Law: Managing to set standards: Sharon Wallach looks at the research behind the Law Society's new practice methods

Sharon Wallach
Thursday 13 May 1993 23:02

LATER this month, the Law Society is to publish practice management standards for solicitors' firms. The standards were developed with the help of research carried out by John Jenkins of the society's research and policy planning unit, examining the practice management methods used by firms with 10 or fewer partners.

The research, described as descriptive rather than evaluative, is the first stage of a project that aims to produce models of effective methods of managing different-size practices.
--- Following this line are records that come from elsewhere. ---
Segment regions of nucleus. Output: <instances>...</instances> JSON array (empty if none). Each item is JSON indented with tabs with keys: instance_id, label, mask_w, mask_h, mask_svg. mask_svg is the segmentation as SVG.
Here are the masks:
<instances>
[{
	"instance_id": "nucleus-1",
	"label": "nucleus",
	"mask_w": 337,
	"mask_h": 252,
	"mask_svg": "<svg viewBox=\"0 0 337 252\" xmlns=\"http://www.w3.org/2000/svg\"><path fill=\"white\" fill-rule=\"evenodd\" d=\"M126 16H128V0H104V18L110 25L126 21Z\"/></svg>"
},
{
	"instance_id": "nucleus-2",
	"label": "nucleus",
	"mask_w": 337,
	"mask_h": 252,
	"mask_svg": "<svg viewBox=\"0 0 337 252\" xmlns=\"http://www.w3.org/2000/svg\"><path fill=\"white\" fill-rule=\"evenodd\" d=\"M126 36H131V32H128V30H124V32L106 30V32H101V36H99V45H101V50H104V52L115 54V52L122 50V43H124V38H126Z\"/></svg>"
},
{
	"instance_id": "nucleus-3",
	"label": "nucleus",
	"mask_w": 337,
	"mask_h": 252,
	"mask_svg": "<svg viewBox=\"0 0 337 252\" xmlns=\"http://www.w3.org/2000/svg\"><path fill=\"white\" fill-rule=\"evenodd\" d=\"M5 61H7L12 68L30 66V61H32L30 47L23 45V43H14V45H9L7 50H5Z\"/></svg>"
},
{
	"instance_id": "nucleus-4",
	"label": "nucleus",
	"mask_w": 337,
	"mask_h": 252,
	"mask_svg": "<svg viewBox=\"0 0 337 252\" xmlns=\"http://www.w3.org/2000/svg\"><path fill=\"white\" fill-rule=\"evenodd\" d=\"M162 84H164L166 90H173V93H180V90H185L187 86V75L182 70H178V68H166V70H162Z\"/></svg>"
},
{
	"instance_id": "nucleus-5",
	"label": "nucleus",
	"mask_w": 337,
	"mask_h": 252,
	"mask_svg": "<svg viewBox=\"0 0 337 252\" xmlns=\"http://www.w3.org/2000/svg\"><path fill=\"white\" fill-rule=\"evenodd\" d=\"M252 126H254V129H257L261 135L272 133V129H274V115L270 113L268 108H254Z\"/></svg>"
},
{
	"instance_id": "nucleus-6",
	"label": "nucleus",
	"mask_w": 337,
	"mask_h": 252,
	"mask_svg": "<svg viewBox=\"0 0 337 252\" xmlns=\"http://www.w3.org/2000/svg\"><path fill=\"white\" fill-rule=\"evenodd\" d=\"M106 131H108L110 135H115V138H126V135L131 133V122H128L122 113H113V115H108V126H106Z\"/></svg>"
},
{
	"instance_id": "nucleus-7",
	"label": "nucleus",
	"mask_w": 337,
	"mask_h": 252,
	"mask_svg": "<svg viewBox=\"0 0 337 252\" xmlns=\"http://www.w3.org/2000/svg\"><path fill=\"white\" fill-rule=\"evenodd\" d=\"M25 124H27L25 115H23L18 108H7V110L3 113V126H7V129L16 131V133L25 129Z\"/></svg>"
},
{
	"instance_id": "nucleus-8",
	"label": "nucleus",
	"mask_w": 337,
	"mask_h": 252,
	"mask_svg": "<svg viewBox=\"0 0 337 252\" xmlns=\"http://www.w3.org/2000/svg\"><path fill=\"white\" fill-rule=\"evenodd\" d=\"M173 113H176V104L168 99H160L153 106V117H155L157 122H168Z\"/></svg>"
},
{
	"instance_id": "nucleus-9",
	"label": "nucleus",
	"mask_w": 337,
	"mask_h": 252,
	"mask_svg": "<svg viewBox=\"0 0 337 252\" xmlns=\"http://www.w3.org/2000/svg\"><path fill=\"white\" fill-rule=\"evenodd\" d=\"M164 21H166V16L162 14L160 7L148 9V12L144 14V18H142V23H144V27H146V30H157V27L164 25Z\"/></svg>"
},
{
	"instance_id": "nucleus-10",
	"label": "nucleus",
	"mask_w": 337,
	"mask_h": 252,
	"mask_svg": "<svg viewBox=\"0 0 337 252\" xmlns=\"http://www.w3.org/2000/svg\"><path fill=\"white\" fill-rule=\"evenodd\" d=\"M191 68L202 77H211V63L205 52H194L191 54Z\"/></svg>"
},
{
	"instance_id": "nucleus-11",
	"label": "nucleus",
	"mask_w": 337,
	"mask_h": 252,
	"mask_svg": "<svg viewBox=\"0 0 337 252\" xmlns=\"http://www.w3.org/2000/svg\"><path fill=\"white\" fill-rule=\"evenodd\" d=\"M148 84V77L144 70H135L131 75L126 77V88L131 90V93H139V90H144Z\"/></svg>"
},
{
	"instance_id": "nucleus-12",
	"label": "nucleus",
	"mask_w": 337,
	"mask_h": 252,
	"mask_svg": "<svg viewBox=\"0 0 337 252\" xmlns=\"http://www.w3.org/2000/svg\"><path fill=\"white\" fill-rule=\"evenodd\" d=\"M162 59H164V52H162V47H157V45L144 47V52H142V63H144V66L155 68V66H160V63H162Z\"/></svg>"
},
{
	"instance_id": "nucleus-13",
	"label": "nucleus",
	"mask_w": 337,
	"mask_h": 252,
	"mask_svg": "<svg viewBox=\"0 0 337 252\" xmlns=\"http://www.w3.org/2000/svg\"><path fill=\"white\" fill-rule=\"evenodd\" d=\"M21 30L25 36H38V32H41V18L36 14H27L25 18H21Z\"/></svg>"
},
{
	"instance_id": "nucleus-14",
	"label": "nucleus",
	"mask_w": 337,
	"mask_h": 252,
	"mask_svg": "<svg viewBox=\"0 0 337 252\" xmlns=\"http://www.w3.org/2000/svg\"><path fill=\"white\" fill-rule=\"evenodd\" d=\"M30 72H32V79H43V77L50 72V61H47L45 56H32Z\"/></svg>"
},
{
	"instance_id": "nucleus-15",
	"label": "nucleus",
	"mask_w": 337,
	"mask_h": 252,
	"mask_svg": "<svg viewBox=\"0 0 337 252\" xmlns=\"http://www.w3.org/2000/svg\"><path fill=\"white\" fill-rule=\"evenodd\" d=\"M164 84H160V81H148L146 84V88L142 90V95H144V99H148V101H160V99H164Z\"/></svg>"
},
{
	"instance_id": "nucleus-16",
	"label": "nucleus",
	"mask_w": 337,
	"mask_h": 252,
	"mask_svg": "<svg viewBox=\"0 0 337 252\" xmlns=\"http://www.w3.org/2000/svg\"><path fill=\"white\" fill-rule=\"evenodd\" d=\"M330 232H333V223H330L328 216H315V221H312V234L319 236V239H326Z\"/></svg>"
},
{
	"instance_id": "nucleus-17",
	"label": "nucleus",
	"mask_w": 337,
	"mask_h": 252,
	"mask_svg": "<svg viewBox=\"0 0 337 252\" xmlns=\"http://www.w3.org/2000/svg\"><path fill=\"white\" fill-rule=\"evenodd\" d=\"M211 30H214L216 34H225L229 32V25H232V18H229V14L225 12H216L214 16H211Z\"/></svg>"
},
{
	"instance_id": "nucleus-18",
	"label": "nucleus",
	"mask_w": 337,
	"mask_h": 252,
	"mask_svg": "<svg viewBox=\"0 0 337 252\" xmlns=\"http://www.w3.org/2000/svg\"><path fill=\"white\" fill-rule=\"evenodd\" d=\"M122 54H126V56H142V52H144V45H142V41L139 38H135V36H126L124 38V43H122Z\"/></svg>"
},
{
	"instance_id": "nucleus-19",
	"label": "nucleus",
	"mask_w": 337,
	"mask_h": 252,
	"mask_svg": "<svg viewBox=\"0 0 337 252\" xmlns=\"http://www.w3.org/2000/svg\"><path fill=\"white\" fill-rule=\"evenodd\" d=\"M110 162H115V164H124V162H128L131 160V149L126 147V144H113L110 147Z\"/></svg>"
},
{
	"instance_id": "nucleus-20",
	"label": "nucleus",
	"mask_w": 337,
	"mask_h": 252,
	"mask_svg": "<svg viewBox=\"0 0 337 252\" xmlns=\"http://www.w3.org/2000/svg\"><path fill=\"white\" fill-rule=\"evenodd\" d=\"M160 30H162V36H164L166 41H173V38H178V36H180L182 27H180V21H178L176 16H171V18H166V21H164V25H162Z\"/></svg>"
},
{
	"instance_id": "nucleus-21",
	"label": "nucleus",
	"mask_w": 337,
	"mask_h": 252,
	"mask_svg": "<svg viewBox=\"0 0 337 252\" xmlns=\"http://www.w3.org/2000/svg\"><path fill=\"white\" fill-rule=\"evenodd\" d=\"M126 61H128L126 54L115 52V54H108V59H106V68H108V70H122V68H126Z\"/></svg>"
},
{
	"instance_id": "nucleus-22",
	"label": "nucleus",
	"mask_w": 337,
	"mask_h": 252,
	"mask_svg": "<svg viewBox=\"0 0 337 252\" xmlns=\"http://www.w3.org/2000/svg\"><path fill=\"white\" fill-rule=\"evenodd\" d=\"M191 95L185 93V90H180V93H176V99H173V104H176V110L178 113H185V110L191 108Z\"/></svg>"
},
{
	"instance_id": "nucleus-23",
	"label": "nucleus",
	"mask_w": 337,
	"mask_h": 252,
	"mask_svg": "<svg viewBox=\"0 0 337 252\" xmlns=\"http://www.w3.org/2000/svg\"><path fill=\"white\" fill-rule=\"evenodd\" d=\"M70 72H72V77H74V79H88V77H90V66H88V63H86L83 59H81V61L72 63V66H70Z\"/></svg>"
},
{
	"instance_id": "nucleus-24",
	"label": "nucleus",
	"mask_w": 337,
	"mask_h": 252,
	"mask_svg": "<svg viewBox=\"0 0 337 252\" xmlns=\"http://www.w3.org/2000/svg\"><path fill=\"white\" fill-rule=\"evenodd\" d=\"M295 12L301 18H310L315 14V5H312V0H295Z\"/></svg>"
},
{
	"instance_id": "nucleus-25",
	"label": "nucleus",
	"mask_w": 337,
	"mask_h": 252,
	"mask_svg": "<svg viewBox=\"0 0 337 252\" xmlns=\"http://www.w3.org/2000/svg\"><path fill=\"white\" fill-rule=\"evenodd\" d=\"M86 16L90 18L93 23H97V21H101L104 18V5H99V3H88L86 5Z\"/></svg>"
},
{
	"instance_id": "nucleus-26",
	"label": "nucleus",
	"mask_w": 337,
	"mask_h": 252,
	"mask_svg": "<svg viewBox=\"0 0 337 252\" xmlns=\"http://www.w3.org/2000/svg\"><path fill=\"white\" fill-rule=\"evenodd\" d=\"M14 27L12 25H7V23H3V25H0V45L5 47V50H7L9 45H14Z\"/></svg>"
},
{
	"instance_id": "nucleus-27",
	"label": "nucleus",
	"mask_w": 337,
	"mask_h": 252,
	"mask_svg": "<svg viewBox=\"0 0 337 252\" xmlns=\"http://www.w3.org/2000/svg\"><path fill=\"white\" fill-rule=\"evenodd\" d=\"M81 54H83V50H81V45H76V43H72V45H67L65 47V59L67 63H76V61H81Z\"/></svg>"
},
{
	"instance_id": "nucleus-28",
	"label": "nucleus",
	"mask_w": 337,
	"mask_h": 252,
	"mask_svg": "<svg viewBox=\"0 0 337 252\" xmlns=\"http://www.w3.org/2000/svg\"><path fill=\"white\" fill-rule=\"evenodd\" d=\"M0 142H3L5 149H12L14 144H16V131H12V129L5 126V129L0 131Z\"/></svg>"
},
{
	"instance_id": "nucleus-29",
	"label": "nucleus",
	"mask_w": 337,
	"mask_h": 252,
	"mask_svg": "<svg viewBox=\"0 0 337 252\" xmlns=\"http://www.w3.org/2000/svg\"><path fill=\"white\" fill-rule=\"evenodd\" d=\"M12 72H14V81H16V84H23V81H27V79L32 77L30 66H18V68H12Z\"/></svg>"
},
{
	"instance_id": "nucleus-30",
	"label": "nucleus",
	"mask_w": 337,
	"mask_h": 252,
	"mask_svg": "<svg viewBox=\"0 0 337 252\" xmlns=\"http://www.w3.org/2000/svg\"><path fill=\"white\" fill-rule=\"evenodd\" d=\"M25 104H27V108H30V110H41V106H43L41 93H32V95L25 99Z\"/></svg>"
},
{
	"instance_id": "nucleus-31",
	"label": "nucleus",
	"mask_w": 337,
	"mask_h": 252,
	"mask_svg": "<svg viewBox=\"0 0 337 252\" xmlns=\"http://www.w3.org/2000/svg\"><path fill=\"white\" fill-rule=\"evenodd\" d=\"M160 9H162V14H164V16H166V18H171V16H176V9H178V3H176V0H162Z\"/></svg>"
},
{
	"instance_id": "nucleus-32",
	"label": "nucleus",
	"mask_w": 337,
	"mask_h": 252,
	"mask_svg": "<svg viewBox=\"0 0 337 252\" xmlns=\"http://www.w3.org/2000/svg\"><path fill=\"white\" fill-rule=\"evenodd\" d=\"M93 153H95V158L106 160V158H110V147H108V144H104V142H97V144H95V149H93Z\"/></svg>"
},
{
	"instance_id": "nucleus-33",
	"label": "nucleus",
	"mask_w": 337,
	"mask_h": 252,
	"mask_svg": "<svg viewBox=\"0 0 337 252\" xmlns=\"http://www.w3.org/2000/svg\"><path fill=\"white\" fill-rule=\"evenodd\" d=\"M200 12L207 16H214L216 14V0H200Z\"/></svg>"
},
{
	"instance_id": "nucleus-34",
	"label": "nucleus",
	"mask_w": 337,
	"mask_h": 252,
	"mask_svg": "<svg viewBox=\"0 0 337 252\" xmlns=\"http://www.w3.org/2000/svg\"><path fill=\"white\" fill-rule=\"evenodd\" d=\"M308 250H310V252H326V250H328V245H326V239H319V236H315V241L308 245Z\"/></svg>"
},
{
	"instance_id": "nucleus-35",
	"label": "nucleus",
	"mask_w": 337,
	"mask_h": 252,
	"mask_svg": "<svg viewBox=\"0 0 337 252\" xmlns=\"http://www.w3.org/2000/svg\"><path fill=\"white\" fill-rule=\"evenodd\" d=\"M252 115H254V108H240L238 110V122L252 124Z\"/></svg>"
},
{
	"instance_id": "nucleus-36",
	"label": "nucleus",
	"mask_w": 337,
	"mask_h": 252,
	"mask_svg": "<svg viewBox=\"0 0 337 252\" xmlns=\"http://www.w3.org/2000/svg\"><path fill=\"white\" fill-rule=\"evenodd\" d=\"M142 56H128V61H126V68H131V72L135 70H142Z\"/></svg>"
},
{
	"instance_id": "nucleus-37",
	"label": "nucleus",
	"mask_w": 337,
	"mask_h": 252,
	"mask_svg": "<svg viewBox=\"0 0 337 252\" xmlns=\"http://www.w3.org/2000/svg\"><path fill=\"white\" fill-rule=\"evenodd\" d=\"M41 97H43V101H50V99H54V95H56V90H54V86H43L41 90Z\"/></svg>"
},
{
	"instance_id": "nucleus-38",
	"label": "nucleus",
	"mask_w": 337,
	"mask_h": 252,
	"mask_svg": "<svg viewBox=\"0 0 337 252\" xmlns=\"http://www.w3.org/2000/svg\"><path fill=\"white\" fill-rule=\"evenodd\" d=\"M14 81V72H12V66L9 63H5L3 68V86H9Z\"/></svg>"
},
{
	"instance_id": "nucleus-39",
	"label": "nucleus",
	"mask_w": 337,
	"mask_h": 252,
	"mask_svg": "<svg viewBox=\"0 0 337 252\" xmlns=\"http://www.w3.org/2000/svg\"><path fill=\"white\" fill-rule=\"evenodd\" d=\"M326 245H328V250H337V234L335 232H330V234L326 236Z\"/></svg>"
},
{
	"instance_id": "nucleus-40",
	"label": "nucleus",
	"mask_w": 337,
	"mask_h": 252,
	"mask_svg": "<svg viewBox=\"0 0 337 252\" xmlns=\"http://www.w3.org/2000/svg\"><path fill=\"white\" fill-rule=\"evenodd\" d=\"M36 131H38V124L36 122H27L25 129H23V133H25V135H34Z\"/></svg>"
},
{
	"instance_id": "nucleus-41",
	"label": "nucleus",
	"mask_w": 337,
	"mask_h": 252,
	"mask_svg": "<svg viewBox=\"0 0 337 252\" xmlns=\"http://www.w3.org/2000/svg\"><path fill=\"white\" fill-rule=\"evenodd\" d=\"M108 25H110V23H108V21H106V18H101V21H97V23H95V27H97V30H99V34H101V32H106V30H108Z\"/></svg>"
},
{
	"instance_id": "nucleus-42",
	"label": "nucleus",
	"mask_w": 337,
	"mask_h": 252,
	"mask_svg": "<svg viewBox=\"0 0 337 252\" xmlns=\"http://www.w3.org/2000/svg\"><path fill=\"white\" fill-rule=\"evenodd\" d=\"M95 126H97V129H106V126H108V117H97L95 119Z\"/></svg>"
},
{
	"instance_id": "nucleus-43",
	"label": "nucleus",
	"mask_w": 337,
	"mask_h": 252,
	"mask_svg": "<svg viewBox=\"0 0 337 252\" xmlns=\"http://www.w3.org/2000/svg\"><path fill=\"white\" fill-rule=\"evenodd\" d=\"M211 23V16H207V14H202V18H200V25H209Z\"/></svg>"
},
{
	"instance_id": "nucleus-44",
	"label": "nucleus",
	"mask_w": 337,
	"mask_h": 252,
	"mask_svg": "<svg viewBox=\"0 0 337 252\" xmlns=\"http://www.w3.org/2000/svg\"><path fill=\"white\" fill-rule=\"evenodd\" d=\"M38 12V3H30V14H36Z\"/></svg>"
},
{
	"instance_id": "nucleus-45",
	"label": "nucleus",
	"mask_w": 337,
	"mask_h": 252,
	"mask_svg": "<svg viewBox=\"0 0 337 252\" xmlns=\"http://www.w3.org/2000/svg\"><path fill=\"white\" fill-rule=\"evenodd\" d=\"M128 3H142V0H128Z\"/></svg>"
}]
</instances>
It examines three groups: sole practitioners, two-to-four-partner firms, and five-to-10-partner practices.

There was some debate over the decision to include sole practitioners, Mr Jenkins says, many of whom feel that they are already the subject of too much scrutiny and criticism. But, says Mr Jenkins, any formal system of practice management standards must take into account the special requirements of all types of practice.

Many of the findings fulfil expectations. The large firms within the survey, for instance, are shown to be more likely to plan than smaller firms, with the highest incidence of planning revealed in firms with more than 50 staff or in those with managing partners.
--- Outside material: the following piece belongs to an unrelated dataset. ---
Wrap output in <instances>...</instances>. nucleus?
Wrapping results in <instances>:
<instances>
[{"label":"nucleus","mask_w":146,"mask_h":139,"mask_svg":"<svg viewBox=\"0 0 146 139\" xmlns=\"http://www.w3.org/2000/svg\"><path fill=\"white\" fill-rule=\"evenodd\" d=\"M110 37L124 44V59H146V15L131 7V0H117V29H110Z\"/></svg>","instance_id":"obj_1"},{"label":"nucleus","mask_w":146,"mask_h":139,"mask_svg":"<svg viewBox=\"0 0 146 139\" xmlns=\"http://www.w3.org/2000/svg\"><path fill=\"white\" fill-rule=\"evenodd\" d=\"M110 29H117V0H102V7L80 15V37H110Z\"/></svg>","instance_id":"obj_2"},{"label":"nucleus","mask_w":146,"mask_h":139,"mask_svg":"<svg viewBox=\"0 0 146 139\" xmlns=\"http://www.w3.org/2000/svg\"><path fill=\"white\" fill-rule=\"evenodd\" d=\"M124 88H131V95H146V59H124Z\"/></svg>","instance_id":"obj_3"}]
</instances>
Half of sole practitices and small partnerships, and nearly 80 per cent of the larger partnerships, prepare income and expenditure budgets. Relatively few firms prepare annual budgets for capital expenditure, although there is a high incidence of preparing lists of debtors.

The smaller firms tend to think that forecasting fees and expenditure further than a year ahead is impossible. Those firms that have grown in the past five years are more likely to ascribe this to special skills, good client relationships or luck, than to careful planning. This may be the explanation for the finding that firms that believe themselves to be highly efficient are the least likely to prepare plans, budgets or forecasts.

Half the sole practitioners and more than two-thirds of partnerships rate their firms as fairly efficient. A third of sole practitioners believe their firm is as efficient as they and their staff can make it - only 9 per cent of the two-to-four-partner firms, and 4 per cent of the larger firms, believe this.

Expectation of a future increase in fee income rises with the size of firm. Respondents who place their firm in the category 'as efficient as we can make it' tend to be more pessimistic about future prospects.

Asked which changes have contributed most to improved efficiency, the most frequently mentioned are the introduction of new technology and better management systems. Obstacles to this are cited as fee earning pressures, lack of time and the recession. A third of firms with more than 50 staff regard the appointment of a practice manager as important.

In 1991, the Law Society introduced a new practice rule (Rule 15) to deal with client care and complaints procedures. However, the research study reveals that only 41 per cent of sole practitioners have introduced an in- house procedure, compared to 70 per cent of two-to-four-partner firms and 79 per cent of the five-to-10-partner firms.

Even those firms with in-house procedures do not always explain them to clients. The number of firms that do varies from 17 per cent for sole practitioners to 47 per cent in the largest firms sampled. The annual number of complaints per partner received by firms with complaints systems is marginally higher for sole practitioners - 1.1 as against 0.9 in the other two samples.

The study also reveals an apparent reluctance to explain the firm's fee structure to clients. A quarter of sole practitioners and the smaller partnerships say they discuss costs only in response to questions from clients.

The smaller the firm, the more likely is the expectation of continuing with the same kind of work in the future. The services for which a significant number of firms expect an increase are litigation and commercial work. Fall-offs are expected in residential conveyancing, criminal, and legal aid work.

Needless to say, the recession has had a marked influence on priorities for future improvement. Top priority is given to systems enabling prompt collection of debts. Better communications with clients ranks second in the case of sole practitioners, while partnerships place measuring the income and profitability of fee-earners second in importance. All firms rank a better knowledge of the profitable mix of the business third. Interestingly, partnerships tend to give all suggested improvements a higher priority rating than do the sole practitioners.

Firms were asked how much advice they needed. The highest proportion of respondents who say they needed none is to be found among sole practitioners. Those who do admit to needing help seek it for installing computer technology and for targetting specific groups of clients. In general, specialist consultants are the preferred source of advice on computing, while the Law Society receives higher preference scores for training, marketing and general advice.

The next stage of the project will take place in the autumn. 'We are looking to do case studies to find out how the recommendations stand up in practice,' Mr Jenkins says. The project will be dependent on volunteers, and he would like to hear from firms prepared to take part. However, smaller practices only need apply. 'At this stage we have no plans to examine the larger firms,' he says. Future research will also test the views of clients.